Why does an action potential travel down an axon? The basic unit of nerve transmission is the action potential. An action potential is a brief electrical signal that travels along an axon at great speed. The action potential is a rapid change in the relative ion concentrations on either side of the cellular membrane and a rapid return to the original concentrations. The change in ion concentration is called a depolarization of the membrane. The transmission of the action potential is caused by three properties of the system. The depolarization spreads to adjacent areas, the depolarization is self-correcting, and during the recovery period depolarization cannot re-occur. Therefore when an action potential starts it triggers further depolarization but only in the direction along the axon in which depolarization has not already occurred.
How are neurontransmitters recycled between neurons?
With the help of a new method, neuroscientists have now discovered that neurons systematically recycle the protein components necessary for transmitter release and in this way guarantee the reliability of signal transmission in the brain.

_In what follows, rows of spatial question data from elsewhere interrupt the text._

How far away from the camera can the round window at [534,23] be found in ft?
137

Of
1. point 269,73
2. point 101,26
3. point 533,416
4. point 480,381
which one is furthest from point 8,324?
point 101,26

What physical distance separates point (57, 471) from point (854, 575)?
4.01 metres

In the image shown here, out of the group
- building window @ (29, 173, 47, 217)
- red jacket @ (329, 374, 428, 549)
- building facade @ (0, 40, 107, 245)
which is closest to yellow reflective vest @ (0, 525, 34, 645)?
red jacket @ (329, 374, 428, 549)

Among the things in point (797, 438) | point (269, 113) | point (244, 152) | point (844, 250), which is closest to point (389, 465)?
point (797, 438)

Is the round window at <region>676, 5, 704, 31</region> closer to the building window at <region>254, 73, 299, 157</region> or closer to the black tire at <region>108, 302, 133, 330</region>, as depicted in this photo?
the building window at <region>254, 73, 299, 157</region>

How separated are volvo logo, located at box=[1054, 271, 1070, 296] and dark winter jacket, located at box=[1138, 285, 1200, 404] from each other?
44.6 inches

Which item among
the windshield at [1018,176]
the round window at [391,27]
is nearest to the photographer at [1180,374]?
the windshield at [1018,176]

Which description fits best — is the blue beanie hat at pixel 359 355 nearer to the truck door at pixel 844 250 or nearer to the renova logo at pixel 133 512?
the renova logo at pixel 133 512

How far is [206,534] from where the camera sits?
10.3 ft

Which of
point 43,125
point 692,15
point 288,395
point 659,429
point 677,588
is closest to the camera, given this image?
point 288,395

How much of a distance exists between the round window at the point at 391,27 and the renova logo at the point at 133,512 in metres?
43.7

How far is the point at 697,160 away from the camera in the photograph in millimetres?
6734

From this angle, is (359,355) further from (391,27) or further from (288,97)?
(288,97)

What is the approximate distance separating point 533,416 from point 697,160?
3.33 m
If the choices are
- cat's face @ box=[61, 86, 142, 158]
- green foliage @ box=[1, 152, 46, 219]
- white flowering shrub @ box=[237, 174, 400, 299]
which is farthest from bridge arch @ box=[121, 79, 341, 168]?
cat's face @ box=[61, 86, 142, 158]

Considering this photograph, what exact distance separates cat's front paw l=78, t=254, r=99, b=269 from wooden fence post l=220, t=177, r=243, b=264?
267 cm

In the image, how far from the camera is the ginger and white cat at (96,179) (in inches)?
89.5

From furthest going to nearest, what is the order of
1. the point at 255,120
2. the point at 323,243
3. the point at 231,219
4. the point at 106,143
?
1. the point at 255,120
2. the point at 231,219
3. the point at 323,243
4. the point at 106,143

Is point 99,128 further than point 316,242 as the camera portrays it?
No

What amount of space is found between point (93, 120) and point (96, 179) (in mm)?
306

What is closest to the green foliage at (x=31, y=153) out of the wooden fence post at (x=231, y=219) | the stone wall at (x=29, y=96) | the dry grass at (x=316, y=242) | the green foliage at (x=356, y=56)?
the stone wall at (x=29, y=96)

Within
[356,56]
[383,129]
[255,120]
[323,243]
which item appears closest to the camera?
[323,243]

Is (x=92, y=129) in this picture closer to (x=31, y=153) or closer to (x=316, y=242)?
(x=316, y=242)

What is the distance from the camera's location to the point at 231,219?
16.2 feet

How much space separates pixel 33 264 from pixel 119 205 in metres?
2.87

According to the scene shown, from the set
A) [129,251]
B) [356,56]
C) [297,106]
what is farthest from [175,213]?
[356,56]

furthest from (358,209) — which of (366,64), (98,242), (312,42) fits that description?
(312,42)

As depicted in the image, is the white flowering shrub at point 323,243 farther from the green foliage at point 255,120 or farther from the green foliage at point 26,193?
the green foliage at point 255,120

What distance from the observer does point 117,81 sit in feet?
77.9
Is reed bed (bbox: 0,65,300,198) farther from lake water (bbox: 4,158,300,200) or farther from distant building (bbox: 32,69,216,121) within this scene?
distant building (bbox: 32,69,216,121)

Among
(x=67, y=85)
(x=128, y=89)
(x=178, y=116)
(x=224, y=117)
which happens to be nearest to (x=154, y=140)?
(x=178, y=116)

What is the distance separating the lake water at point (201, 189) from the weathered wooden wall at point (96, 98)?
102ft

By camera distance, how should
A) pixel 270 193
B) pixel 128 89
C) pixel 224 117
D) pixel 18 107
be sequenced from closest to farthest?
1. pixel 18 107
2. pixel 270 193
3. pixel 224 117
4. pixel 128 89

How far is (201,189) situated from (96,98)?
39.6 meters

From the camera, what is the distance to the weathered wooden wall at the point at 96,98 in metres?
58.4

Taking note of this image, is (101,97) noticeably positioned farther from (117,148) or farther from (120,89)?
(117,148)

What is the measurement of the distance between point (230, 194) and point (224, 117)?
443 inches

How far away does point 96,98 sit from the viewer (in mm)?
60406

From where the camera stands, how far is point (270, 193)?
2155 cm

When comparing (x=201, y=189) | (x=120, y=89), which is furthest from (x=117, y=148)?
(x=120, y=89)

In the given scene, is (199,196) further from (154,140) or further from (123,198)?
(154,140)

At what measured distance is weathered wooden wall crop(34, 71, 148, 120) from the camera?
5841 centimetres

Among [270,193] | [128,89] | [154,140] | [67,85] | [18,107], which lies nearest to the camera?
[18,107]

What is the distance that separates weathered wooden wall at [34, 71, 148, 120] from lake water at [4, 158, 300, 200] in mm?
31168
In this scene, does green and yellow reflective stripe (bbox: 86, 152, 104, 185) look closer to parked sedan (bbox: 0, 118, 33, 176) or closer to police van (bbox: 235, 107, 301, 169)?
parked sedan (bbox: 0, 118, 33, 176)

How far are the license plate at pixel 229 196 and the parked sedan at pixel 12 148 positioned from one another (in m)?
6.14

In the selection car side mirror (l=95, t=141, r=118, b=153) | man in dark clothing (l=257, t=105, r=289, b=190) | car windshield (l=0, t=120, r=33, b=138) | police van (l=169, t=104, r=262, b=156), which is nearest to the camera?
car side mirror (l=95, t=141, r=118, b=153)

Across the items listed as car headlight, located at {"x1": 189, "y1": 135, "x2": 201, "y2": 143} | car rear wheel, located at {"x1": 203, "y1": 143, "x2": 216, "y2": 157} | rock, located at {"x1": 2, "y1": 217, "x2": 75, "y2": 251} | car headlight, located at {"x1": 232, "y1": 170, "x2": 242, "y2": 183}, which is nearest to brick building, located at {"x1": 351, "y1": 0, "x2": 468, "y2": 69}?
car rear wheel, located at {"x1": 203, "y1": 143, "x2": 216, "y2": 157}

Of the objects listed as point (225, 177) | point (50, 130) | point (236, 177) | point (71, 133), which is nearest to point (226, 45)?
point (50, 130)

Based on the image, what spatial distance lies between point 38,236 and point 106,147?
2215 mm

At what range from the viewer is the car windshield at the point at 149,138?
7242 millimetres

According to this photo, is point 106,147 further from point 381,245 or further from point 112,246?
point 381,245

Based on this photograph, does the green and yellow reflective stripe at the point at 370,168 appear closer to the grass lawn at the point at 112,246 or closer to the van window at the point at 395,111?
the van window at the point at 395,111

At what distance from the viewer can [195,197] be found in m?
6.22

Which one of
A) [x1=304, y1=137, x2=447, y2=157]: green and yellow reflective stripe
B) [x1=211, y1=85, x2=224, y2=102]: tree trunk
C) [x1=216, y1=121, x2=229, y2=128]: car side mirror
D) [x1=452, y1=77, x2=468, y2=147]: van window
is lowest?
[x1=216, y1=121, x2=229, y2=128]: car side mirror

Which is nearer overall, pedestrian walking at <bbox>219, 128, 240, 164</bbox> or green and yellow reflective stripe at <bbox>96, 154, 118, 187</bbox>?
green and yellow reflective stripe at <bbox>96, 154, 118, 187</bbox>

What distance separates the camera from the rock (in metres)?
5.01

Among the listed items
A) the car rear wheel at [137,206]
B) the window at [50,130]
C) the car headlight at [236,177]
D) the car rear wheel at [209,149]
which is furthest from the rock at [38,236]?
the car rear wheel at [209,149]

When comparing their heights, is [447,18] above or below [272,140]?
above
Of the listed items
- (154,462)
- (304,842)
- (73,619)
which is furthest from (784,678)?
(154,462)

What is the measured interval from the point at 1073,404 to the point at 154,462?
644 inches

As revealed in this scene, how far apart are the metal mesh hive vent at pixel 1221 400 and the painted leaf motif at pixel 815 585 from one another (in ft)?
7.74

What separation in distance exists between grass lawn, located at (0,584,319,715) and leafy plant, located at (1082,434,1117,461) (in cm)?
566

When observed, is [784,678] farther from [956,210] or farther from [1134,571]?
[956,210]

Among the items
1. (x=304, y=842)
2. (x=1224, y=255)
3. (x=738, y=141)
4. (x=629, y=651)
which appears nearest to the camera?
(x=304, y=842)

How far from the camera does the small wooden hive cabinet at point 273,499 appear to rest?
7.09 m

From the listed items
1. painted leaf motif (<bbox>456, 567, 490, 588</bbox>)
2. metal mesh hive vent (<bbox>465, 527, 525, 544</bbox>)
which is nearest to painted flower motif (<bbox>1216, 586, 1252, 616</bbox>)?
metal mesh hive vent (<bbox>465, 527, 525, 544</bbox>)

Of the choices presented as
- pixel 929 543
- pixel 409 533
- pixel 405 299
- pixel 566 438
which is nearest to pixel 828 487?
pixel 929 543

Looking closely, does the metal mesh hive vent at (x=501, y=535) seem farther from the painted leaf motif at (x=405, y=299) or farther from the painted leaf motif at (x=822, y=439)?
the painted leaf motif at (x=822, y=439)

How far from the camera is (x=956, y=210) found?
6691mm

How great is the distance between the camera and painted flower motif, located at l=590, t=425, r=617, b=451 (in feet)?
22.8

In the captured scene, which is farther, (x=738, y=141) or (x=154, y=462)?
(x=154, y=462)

Neurons communicate via chemical transmitters which they store in the bubble-like synaptic vesicles and release as required. To be able to react reliably to stimulation, neurons must have a certain number of "acutely releasable" vesicles. If this process is disrupted, the communication between the neurons quickly comes to a standstill and vital processes that rely on the rapid transmission of information, for example seeing or the instant identification of a sound source, become impossible to carry out. Neurons transmit signals to each other via specialized contacts known as synapses. When a transmitting neuron is excited, it releases chemical transmitters that are discharged by tiny membrane-enclosed vesicles and then reach the recipient cell. The release of the transmitters is carried out through the fusion of the vesicles with the cell membrane -- a process that requires the interaction of different protein components in the cell. Before the transmitter vesicles can fuse with the neuronal membrane they must first be transformed into an active state. The corresponding biochemical process is referred to as priming. During this process, a structure known as a SNARE complex is constructed from protein components that are required for the rapid fusion of the vesicles with the cell membrane.
Describe the all or none law.
a principle that states that the strength of a response of a nerve cell or muscle fiber is not dependent upon the strength of the stimulus. If a stimulus is above a certain threshold, a nerve or muscle fiber will fire. Essentially, there will either be a full response or there will be no response at all.
Describe the function of an antagonist.
an antagonist blocks the action of the agonist **** antagonists have affinity but no efficacy for their cognate receptors, and binding will disrupt the interaction and inhibit the function of an agonist or inverse agonist at receptors. Antagonists mediate their effects by binding to the active (orthostatic = right place) site or to allosteric (= other place) sites on receptors, or they may interact at unique binding sites not normally involved in the biological regulation of the receptor's activity. Antagonist activity may be reversible or irreversible depending on the longevity of the antagonist-receptor complex, which, in turn, depends on the nature of antagonist-receptor binding.